A single US study was identified from Salt Lake City that compared intranasal midazolam with rectal diazepam in the prehospital setting (Holsti 2007). Patients enrolled after a change in EMS protocol that mandated seizure treatment with intranasal midazolam were compared to historical controls. Patients receiving intranasal midazolam had a decrease in the duration of EMS-witness seizure activity (median 30 minutes vs. 11 minutes, p = 0.003), and total seizure time (median 45 minutes vs. 25 minutes, p < 0.001). Intranasal midazolam also led to lower overall hospital charges, decreased need for bag-valve mask ventilation, decreased need for intubation, and decreased need for hospital admission. This study was also limited by a small sample size (n = 57), as well as by a before-and-after study design, lack of randomization and blinding, and missing outcome data from the EMS records.

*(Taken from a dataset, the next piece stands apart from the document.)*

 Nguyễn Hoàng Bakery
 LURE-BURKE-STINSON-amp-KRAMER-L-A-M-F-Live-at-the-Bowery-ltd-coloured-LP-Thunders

Overall, the evidence in support of the use of intranasal midazolam over rectal diazepam is limited and of poor quality, composed primarily of small, unblinded studies conducted in dissimilar populations with poor methodology. However, the evidence at least supports the premise that intranasal midazolam is safe and effective. It is reasonable, in light of this evidence, to use intranasal midazolam as an alternative to rectal diazepam in children with seizure activity, and may replace rectal diazepam for home treatment given its ease of administration.